Lines after the one containing "笔者有幸师从何仁甫老先生的传" are to be omitted; print exactly each line from the start of the records up to and including it.

-------- DATA UNDER STUDY

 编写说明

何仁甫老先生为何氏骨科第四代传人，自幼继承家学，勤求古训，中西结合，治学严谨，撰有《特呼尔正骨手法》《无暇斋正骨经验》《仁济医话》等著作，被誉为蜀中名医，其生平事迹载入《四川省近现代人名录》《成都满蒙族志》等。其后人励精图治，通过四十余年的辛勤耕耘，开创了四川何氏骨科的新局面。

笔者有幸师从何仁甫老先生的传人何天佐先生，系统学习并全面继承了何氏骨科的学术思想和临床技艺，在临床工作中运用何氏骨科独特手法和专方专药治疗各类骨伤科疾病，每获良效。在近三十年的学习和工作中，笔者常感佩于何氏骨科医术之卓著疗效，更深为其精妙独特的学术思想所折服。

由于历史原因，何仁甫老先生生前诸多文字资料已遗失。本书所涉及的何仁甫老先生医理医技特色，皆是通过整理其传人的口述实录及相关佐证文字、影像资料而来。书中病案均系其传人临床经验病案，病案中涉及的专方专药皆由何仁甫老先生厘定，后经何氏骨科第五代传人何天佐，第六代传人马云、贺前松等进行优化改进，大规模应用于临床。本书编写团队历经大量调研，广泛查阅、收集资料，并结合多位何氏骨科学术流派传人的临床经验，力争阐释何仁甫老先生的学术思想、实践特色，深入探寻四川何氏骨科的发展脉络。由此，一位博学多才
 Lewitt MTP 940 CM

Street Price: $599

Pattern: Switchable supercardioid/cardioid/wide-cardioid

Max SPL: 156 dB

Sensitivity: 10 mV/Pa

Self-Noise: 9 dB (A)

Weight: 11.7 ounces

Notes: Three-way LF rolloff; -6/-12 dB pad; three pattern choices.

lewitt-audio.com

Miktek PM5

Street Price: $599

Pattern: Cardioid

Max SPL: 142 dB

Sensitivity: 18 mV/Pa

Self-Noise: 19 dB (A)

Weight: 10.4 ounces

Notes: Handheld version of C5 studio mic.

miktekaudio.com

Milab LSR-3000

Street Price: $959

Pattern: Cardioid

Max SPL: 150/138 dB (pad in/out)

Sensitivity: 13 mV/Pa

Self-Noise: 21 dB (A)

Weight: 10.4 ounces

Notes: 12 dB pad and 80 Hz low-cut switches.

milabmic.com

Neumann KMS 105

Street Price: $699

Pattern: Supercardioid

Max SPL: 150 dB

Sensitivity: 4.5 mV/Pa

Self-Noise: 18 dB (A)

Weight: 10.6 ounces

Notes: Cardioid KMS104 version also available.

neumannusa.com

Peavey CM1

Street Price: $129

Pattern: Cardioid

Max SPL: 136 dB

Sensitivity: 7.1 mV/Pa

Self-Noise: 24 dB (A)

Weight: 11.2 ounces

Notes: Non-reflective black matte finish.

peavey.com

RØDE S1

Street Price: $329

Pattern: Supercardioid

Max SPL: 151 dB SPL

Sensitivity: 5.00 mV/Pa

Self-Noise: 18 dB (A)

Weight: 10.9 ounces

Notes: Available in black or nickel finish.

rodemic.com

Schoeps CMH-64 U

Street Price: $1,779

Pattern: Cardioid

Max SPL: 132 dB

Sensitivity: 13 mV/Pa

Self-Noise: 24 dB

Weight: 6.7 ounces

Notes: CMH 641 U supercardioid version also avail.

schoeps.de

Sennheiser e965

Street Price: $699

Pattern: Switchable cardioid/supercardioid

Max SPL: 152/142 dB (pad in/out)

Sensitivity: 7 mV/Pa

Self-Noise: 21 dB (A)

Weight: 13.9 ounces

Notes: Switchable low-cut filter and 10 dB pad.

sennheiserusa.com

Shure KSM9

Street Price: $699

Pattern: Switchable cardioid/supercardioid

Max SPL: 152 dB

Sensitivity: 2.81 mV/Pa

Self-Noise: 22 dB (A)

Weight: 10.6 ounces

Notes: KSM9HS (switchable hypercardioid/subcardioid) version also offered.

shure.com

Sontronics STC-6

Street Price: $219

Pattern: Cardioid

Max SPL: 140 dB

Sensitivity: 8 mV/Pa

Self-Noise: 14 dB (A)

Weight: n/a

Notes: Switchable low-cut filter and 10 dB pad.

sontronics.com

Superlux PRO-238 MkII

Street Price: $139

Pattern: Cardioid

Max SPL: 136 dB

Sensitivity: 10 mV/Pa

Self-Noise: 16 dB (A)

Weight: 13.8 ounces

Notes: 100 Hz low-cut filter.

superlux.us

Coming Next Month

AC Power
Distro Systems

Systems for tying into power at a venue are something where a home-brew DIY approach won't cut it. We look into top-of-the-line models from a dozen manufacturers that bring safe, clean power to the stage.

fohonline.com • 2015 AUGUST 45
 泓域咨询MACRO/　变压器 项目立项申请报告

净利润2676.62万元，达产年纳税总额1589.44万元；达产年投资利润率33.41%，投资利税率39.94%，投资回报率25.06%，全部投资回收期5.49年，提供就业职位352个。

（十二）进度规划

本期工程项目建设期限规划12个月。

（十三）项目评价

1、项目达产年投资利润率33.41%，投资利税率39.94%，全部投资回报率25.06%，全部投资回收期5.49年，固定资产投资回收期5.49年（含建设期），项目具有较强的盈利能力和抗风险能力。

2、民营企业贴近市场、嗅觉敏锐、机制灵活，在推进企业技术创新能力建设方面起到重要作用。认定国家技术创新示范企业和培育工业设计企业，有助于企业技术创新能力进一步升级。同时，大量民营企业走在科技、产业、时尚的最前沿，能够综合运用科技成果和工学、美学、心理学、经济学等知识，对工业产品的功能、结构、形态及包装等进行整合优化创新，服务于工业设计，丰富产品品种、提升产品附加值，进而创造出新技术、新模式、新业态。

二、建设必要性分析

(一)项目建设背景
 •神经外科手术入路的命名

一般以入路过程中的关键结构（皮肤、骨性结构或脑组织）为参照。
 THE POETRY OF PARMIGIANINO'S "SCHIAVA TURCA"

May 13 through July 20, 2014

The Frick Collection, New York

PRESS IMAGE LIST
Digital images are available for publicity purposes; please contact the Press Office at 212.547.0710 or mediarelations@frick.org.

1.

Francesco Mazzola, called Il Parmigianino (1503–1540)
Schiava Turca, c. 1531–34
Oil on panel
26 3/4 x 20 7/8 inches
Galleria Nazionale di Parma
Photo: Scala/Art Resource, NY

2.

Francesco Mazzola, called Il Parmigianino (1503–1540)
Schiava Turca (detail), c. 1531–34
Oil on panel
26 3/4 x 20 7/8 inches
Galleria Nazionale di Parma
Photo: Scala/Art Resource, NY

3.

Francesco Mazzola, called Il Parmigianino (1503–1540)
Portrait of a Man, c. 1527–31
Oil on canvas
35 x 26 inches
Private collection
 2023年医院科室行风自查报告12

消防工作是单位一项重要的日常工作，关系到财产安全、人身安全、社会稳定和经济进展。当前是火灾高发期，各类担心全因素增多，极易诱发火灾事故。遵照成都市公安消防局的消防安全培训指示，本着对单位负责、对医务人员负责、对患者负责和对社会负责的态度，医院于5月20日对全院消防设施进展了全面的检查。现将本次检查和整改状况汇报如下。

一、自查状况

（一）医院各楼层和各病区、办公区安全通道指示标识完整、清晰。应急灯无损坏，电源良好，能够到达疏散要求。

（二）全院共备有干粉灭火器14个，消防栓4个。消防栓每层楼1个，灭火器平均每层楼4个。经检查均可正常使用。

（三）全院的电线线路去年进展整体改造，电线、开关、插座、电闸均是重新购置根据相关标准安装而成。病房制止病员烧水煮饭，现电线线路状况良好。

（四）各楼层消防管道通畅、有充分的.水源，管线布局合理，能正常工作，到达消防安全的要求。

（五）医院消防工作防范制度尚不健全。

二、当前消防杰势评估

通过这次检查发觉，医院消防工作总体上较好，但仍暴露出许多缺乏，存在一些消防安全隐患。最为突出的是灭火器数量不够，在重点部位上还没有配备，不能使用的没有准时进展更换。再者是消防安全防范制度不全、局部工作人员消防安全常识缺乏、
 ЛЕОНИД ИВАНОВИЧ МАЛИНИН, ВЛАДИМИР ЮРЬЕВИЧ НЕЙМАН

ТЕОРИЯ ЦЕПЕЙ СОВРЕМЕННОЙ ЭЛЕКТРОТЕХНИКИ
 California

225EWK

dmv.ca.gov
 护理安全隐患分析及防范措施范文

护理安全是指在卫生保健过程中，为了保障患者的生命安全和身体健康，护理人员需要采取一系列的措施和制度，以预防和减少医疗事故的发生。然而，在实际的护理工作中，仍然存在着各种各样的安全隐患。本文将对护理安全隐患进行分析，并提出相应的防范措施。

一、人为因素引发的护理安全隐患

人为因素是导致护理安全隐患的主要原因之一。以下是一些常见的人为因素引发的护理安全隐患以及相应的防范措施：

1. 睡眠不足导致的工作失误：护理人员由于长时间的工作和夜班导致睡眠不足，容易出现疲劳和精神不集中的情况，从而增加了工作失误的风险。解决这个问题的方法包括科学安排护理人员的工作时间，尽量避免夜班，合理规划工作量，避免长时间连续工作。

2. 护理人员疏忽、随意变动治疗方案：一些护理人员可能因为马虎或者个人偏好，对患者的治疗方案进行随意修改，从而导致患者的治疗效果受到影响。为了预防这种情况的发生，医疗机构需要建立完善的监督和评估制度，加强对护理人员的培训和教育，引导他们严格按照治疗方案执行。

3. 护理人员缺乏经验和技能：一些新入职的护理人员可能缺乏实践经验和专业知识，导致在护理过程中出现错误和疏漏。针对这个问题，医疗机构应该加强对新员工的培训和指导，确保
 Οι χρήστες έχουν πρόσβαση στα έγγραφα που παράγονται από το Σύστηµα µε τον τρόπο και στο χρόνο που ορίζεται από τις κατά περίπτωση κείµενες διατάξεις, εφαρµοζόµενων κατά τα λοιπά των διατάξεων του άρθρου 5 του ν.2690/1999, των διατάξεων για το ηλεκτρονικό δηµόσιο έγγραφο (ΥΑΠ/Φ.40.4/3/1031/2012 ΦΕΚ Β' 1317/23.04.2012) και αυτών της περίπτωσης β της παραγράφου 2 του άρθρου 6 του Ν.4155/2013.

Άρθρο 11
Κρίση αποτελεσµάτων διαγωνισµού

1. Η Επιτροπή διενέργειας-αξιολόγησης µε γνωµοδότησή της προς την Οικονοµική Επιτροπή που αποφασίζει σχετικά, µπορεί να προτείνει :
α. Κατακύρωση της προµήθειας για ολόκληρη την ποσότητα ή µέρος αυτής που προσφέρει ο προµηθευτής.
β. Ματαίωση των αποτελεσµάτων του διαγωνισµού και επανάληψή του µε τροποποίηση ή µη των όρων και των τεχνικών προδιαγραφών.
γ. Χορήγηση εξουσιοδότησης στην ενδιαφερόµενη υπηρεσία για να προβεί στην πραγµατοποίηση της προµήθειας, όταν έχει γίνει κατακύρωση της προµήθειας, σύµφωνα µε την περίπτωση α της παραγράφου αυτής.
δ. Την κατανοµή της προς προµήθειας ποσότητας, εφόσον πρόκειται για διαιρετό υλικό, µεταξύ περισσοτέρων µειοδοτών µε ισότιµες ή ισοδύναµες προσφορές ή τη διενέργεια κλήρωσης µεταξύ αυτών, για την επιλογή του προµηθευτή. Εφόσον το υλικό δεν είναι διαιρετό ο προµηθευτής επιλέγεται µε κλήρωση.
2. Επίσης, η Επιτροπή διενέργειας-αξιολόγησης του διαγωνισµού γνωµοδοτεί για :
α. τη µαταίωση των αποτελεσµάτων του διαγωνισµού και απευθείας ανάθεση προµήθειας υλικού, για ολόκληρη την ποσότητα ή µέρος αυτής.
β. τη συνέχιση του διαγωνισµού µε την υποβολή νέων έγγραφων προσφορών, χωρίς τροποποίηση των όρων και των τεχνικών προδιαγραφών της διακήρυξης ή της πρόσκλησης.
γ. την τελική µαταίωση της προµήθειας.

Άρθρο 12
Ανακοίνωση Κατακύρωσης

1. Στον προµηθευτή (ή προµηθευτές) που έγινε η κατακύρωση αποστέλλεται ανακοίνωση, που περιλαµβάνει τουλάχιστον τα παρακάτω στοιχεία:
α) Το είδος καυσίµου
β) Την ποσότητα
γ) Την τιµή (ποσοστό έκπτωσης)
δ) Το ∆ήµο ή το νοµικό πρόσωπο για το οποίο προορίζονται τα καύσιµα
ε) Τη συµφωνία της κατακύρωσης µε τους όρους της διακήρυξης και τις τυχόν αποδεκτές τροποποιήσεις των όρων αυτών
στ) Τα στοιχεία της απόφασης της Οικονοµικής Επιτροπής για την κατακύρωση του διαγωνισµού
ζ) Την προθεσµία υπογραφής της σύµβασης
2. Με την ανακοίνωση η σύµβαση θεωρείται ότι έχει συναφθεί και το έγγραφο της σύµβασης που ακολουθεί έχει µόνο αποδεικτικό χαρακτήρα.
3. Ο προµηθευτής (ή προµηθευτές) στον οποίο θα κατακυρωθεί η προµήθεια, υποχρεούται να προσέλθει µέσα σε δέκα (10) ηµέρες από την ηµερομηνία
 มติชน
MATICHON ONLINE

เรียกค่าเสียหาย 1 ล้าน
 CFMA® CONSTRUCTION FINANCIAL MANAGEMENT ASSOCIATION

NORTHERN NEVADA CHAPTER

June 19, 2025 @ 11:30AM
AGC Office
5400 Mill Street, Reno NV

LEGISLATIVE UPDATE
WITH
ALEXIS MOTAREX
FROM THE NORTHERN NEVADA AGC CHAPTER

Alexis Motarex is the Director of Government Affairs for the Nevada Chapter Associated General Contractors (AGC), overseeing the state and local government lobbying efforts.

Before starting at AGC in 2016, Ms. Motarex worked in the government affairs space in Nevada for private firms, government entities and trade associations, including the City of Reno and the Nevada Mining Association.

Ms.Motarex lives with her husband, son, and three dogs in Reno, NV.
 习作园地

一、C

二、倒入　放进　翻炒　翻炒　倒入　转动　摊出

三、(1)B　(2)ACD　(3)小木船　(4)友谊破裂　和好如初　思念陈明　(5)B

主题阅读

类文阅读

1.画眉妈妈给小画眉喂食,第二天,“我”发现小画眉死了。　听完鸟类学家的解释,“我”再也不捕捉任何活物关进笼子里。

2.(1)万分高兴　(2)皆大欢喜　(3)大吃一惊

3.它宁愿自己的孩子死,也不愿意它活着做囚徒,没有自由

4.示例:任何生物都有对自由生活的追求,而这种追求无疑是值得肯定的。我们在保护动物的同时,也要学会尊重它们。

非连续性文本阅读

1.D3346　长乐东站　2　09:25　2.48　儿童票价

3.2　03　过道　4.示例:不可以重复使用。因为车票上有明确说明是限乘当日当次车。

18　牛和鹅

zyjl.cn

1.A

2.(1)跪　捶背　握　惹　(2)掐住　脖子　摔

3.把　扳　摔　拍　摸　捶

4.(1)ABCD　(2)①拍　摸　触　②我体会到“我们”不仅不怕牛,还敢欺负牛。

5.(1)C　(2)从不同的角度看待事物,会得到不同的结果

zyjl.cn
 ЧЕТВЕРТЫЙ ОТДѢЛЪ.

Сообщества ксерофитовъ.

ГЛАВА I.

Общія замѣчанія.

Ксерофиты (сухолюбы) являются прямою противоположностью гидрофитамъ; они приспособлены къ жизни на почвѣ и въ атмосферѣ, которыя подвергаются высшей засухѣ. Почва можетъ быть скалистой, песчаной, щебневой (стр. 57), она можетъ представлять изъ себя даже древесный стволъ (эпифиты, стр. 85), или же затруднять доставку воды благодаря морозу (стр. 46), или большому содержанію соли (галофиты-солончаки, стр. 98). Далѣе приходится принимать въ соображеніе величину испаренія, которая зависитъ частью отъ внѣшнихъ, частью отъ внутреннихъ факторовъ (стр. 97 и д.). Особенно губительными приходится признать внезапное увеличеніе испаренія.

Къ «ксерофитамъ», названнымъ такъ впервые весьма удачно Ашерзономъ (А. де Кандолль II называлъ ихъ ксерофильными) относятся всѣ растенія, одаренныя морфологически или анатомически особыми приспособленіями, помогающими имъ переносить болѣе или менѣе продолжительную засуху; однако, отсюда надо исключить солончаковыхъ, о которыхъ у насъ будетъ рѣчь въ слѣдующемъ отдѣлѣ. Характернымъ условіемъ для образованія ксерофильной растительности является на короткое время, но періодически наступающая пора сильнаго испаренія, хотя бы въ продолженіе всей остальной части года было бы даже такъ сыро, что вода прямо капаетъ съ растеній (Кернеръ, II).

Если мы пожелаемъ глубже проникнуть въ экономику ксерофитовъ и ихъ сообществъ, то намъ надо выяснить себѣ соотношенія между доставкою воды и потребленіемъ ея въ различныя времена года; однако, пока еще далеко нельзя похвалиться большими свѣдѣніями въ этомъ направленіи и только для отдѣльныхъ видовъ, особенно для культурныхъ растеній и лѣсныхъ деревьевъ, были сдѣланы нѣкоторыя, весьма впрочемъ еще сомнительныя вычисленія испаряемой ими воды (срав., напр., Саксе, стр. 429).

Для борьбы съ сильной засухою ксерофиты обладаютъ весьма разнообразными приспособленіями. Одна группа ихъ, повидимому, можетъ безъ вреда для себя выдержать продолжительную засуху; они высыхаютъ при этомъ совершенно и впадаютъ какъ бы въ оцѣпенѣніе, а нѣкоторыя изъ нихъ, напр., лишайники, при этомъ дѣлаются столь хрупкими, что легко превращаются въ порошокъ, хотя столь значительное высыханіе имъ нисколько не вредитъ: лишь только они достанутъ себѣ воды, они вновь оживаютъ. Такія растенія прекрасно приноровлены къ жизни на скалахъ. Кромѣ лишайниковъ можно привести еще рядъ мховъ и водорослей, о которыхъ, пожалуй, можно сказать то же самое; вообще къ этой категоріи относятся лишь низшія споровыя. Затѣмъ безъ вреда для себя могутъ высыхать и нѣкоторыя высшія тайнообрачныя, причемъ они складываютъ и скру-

----------------

**OUTPUT OF THE EXERCISE**:
 编写说明

何仁甫老先生为何氏骨科第四代传人，自幼继承家学，勤求古训，中西结合，治学严谨，撰有《特呼尔正骨手法》《无暇斋正骨经验》《仁济医话》等著作，被誉为蜀中名医，其生平事迹载入《四川省近现代人名录》《成都满蒙族志》等。其后人励精图治，通过四十余年的辛勤耕耘，开创了四川何氏骨科的新局面。

笔者有幸师从何仁甫老先生的传人何天佐先生，系统学习并全面继承了何氏骨科的学术思想和临床技艺，在临床工作中运用何氏骨科独特手法和专方专药治疗各类骨伤科疾病，每获良效。在近三十年的学习和工作中，笔者常感佩于何氏骨科医术之卓著疗效，更深为其精妙独特的学术思想所折服。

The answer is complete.